Formatting Resume with XML

I wanted to polish my resume for my renewed job search. The problem I faced before was that I had multiple versions of my resume. HTML for posting on the web, text for sending in email, Word for sending to recruiters, and PDF for printing. When I wanted to make a change to my resume, I had to change all the versions. Cut and paste helped but it was still lots of work and easy to overlook a typo in one version. I wanted a way to automate the process of generating multiple versions from a single master.

The solution was XML. I wrote an XML document that contained a structural description of my resume. If you have been sleeping, XML is a generic markup language similar to HTML and is a simplification of SGML. It is particularly well suited to representing the structure of a document. For a resume, the structure defined contact info, skills, education, and jobs.

Then XSL is used transform the XML into HTML, text, RTF, and PDF output. XSL is the style language used with XML. There are two parts to XSL. XSL Transformations, XSLT, is a language for describing transformations between XML documents. XSL:FO describes formatting objects that a formatter can produce typeset output, converting to PDF, TeX, or RTF.

Since HTML is similar to XML, XSLT is commonly used to produce HTML from XML documents.

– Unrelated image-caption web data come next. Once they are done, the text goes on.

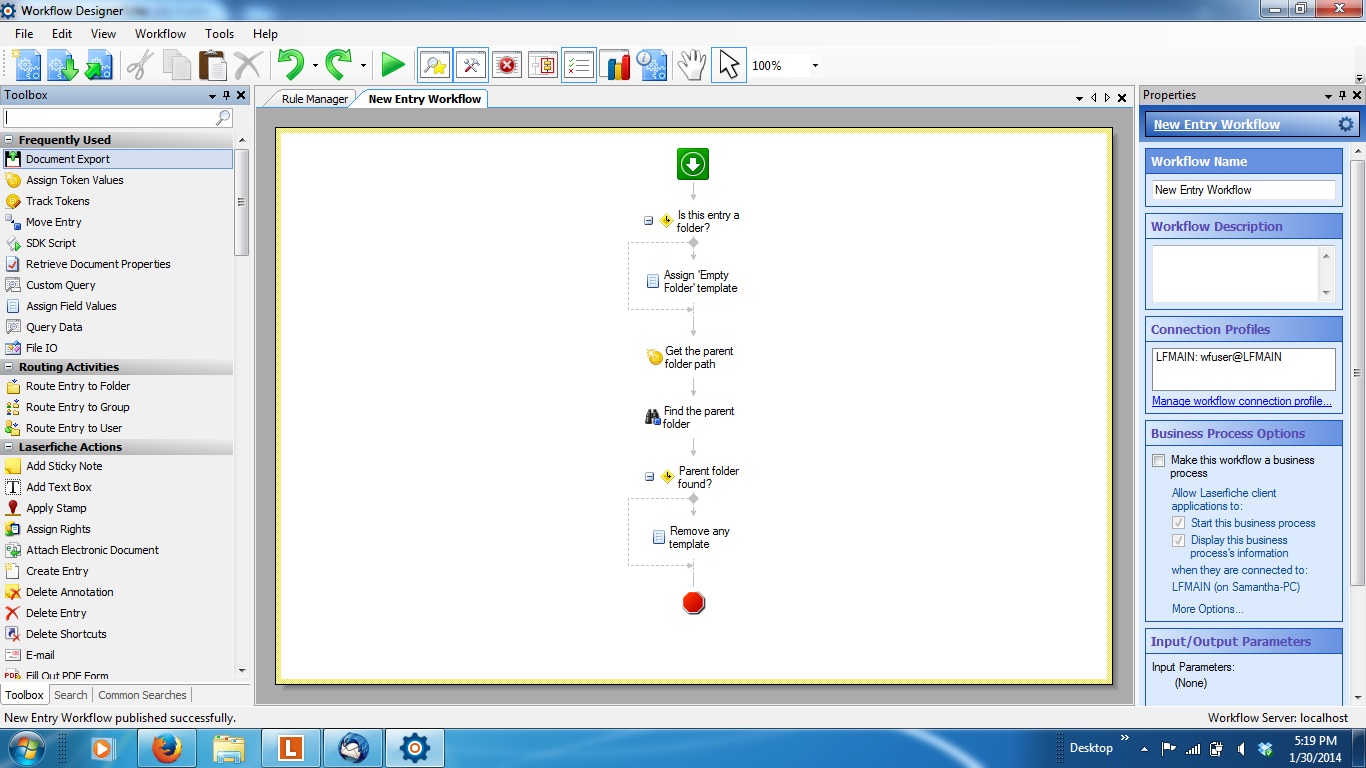 New Entry Workflow.jpg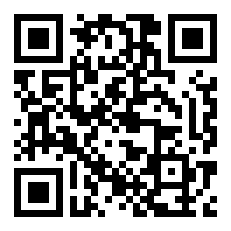 递延所得税费用的计算方法介绍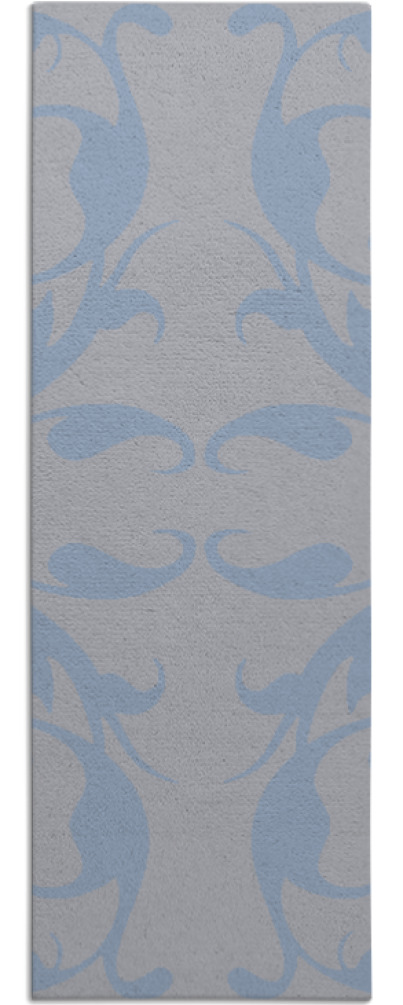 estate rug - item 520825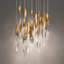 Kindjal 21 - Light LED Pendant-70593665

The processor actually produces XHTML, the XML version of HTML, and then trivially converts the format into standard HTML that browsers can handle. The result is clean, structured HTML. XSLT can also produce text files directly but that requires some care to make sure all the whitespace is in the right place.

Originally, I created my own structure without a formal document type definition (DTD). Then, I found the XML Resume Library project. They had a DTD that was pretty similar to what I already was using and it was easy to write my resume to use their DTD. A DTD rigorously specifies the structure of a document and can be used to validate a document. The advantage of validation and using a standard DTD is that it makes it possible for other systems to understand the structure of the document. For example, if recruiters ever start using XML-formatted documents, they will require a standard format so that their software can pull out the important information.

They also had more advanced XSL stylesheets. I modifed their stylesheets to reflect the format I wanted. Currently, my stylesheets completely replace the standard ones but eventually I will customize parts of the standard ones and gain the advantages of code sharing. I used XSLT files to produce the HTML and text formats. It is possible to use XSL:FO to produce PDF and RTF output but I wanted the printed output to look like HTML. The easiest way to do this was import the HTML into Microsoft Word, save the Word file and print to a PDF file. This was automated using Perl and is described in another article.

Generating the HTML and text was pretty easy. I used the libxslt2 and libxml2 libraries running under Cygwin on Windows 2000. Those are native C libraries for processing XML and performing XSLT transformations. I also used the Xalan XSLT processor and Xerces XML parser from the Apache Project. The Apache project also has a free XSL:FO formatter, FOP.